Records on scenes in images:

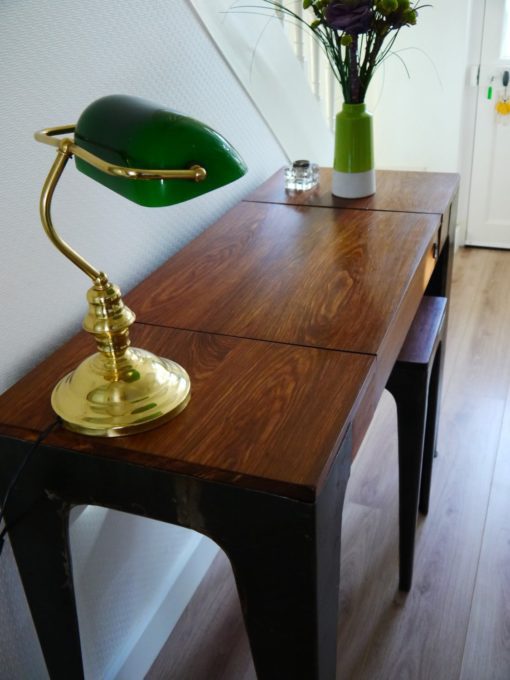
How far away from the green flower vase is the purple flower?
0.18 meters

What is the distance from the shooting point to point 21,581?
39.7 inches

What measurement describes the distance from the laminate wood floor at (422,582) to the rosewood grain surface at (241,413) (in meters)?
0.76

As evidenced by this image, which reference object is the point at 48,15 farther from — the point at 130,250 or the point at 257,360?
the point at 257,360

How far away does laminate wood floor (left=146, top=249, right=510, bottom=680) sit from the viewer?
1418mm

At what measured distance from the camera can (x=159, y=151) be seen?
665 mm

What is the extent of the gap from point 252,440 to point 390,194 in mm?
925

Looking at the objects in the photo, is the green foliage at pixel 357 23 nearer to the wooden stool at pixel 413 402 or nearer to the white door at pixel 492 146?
the wooden stool at pixel 413 402

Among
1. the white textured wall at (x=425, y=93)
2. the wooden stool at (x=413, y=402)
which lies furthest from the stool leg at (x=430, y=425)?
the white textured wall at (x=425, y=93)

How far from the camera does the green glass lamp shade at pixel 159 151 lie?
67 centimetres

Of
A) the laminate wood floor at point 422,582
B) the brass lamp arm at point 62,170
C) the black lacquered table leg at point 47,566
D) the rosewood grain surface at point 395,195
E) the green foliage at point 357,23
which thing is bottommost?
the laminate wood floor at point 422,582

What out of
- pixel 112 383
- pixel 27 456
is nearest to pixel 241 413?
pixel 112 383

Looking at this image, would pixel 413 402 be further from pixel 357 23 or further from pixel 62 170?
pixel 62 170

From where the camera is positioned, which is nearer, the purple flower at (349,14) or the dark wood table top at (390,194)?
the purple flower at (349,14)

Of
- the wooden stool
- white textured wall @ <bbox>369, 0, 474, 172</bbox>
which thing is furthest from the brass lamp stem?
white textured wall @ <bbox>369, 0, 474, 172</bbox>
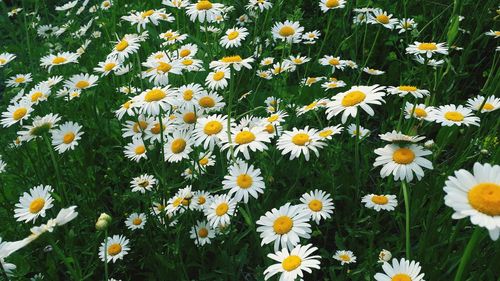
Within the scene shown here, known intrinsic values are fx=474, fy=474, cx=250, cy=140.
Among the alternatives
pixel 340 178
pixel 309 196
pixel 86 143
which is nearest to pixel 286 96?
pixel 340 178

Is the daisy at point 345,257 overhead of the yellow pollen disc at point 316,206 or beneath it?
beneath

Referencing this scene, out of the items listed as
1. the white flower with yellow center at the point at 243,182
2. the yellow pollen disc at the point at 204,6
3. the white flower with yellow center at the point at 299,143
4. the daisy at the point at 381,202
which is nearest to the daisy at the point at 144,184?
the white flower with yellow center at the point at 243,182

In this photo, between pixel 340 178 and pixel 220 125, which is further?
pixel 340 178

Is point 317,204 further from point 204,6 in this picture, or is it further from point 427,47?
point 204,6

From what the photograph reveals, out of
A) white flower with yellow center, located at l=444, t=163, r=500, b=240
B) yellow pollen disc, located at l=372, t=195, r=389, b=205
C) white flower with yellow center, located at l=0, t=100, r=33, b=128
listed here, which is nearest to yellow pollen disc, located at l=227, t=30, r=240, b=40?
white flower with yellow center, located at l=0, t=100, r=33, b=128

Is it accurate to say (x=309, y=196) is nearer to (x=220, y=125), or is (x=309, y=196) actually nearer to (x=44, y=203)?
(x=220, y=125)

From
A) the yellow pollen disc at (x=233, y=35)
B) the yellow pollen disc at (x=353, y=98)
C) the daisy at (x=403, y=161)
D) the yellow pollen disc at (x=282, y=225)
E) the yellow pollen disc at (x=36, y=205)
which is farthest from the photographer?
the yellow pollen disc at (x=233, y=35)

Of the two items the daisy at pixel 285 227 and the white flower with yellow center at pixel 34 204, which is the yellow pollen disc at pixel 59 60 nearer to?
the white flower with yellow center at pixel 34 204
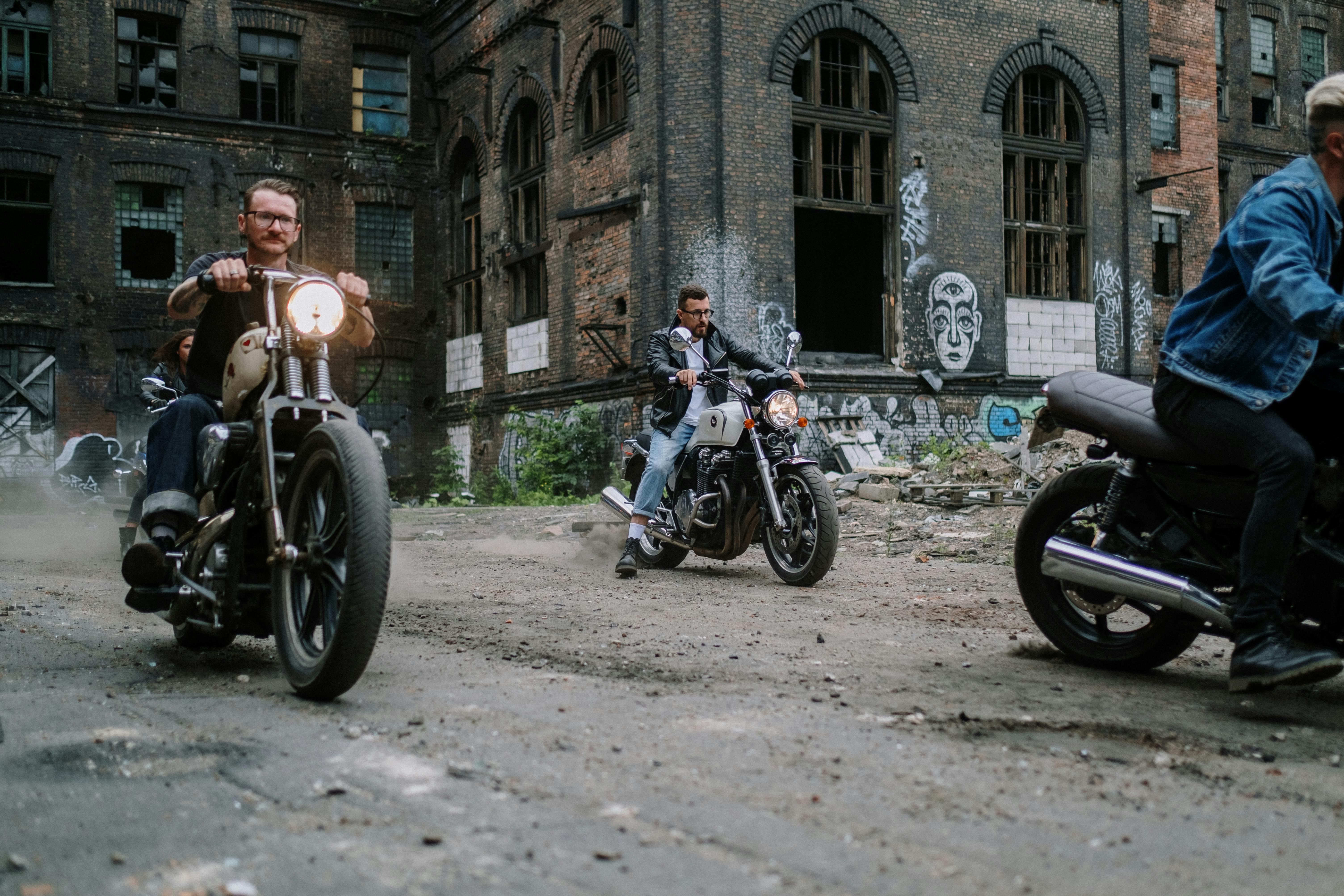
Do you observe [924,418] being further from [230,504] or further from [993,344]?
[230,504]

Aim of the exercise:
Turn every line of the records above into a numbered list, leaving out the blank lines and the picture markers.

Response:
1. How far away from the green flower vase is the purple flower?
2. 0.18 meters
3. What is the distance from the shooting point to point 21,581?
4. 39.7 inches
5. What measurement describes the distance from the laminate wood floor at (422,582) to the rosewood grain surface at (241,413) (in meters)?
6. 0.76
7. As evidenced by this image, which reference object is the point at 48,15 farther from — the point at 130,250 or the point at 257,360?
8. the point at 257,360
9. How far away does laminate wood floor (left=146, top=249, right=510, bottom=680) sit from the viewer?
10. 1418mm
11. At what measured distance from the camera can (x=159, y=151) be seen?
12. 665 mm
13. What is the extent of the gap from point 252,440 to point 390,194 in mm?
14. 925
15. Looking at the objects in the photo, is the green foliage at pixel 357 23 nearer to the wooden stool at pixel 413 402 or nearer to the white door at pixel 492 146?
16. the wooden stool at pixel 413 402
17. Among
18. 1. the white textured wall at (x=425, y=93)
19. 2. the wooden stool at (x=413, y=402)
20. which lies furthest from the stool leg at (x=430, y=425)?
21. the white textured wall at (x=425, y=93)
22. How far from the camera does the green glass lamp shade at pixel 159 151 lie?
23. 67 centimetres
24. Of
25. A) the laminate wood floor at point 422,582
26. B) the brass lamp arm at point 62,170
27. C) the black lacquered table leg at point 47,566
28. D) the rosewood grain surface at point 395,195
29. E) the green foliage at point 357,23
30. which thing is bottommost?
31. the laminate wood floor at point 422,582
32. What out of
33. - pixel 112 383
34. - pixel 27 456
35. is nearest to pixel 241 413?
36. pixel 112 383
37. Looking at this image, would pixel 413 402 be further from pixel 357 23 or further from pixel 62 170?
38. pixel 62 170
39. From where the camera is positioned, which is nearer, the purple flower at (349,14) or the dark wood table top at (390,194)?
40. the purple flower at (349,14)
41. Of
42. - the wooden stool
43. - white textured wall @ <bbox>369, 0, 474, 172</bbox>
44. which thing is furthest from the brass lamp stem?
45. white textured wall @ <bbox>369, 0, 474, 172</bbox>
46. Within the scene shown here, known intrinsic values are fx=474, fy=474, cx=250, cy=140.
47. Among the alternatives
48. pixel 340 178
49. pixel 309 196
50. pixel 86 143
51. which is nearest to pixel 286 96?
52. pixel 340 178
53. Is the daisy at point 345,257 overhead of the yellow pollen disc at point 316,206 or beneath it?
54. beneath
55. Referencing this scene, out of the items listed as
56. 1. the white flower with yellow center at the point at 243,182
57. 2. the yellow pollen disc at the point at 204,6
58. 3. the white flower with yellow center at the point at 299,143
59. 4. the daisy at the point at 381,202
60. which is nearest to the daisy at the point at 144,184?
61. the white flower with yellow center at the point at 243,182
62. In this photo, between pixel 340 178 and pixel 220 125, which is further?
63. pixel 340 178
64. Is point 317,204 further from point 204,6 in this picture, or is it further from point 427,47?
65. point 204,6
66. From what the photograph reveals, out of
67. A) white flower with yellow center, located at l=444, t=163, r=500, b=240
68. B) yellow pollen disc, located at l=372, t=195, r=389, b=205
69. C) white flower with yellow center, located at l=0, t=100, r=33, b=128
70. listed here, which is nearest to yellow pollen disc, located at l=227, t=30, r=240, b=40?
71. white flower with yellow center, located at l=0, t=100, r=33, b=128
72. Is it accurate to say (x=309, y=196) is nearer to (x=220, y=125), or is (x=309, y=196) actually nearer to (x=44, y=203)?
73. (x=220, y=125)
74. From
75. A) the yellow pollen disc at (x=233, y=35)
76. B) the yellow pollen disc at (x=353, y=98)
77. C) the daisy at (x=403, y=161)
78. D) the yellow pollen disc at (x=282, y=225)
79. E) the yellow pollen disc at (x=36, y=205)
80. which is farthest from the photographer?
81. the yellow pollen disc at (x=233, y=35)
82. Of the two items the daisy at pixel 285 227 and the white flower with yellow center at pixel 34 204, which is the yellow pollen disc at pixel 59 60 nearer to?
83. the white flower with yellow center at pixel 34 204
84. Do you observe [924,418] being further from [230,504] or further from [993,344]?
85. [230,504]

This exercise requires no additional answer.